• _Task input_:
______

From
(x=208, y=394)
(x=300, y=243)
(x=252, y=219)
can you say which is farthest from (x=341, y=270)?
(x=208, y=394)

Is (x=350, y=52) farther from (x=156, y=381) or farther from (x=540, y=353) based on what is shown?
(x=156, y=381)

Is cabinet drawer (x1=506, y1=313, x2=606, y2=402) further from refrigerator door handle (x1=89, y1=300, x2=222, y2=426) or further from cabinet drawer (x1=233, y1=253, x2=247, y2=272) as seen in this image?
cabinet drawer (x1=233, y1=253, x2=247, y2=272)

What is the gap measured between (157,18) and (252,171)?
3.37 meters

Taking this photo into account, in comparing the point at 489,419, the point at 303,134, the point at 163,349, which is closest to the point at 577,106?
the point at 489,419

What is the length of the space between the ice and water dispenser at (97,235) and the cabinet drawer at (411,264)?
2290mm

______

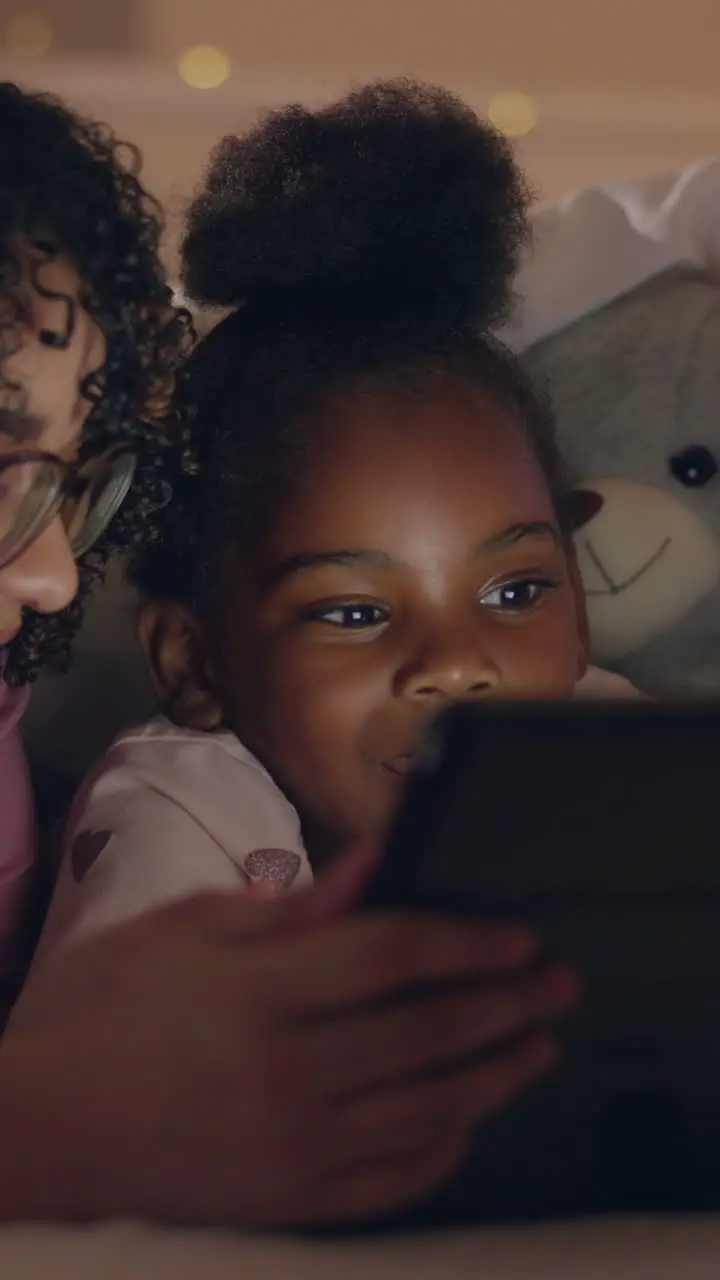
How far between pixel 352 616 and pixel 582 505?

______

• _Exercise instructions_: Rewrite the listing from the line containing "Is (x=350, y=52)" through the line containing "3.37 meters", with "gap" renamed to "distance" and everything else left as it is.

• _Full solution_:
Is (x=350, y=52) farther from (x=156, y=381) or farther from (x=540, y=353) based on what is shown?
(x=156, y=381)

Is cabinet drawer (x1=506, y1=313, x2=606, y2=402) further from refrigerator door handle (x1=89, y1=300, x2=222, y2=426) or further from cabinet drawer (x1=233, y1=253, x2=247, y2=272) as seen in this image?
cabinet drawer (x1=233, y1=253, x2=247, y2=272)

What is the distance measured between (157,18) and (252,171)?
3.37 meters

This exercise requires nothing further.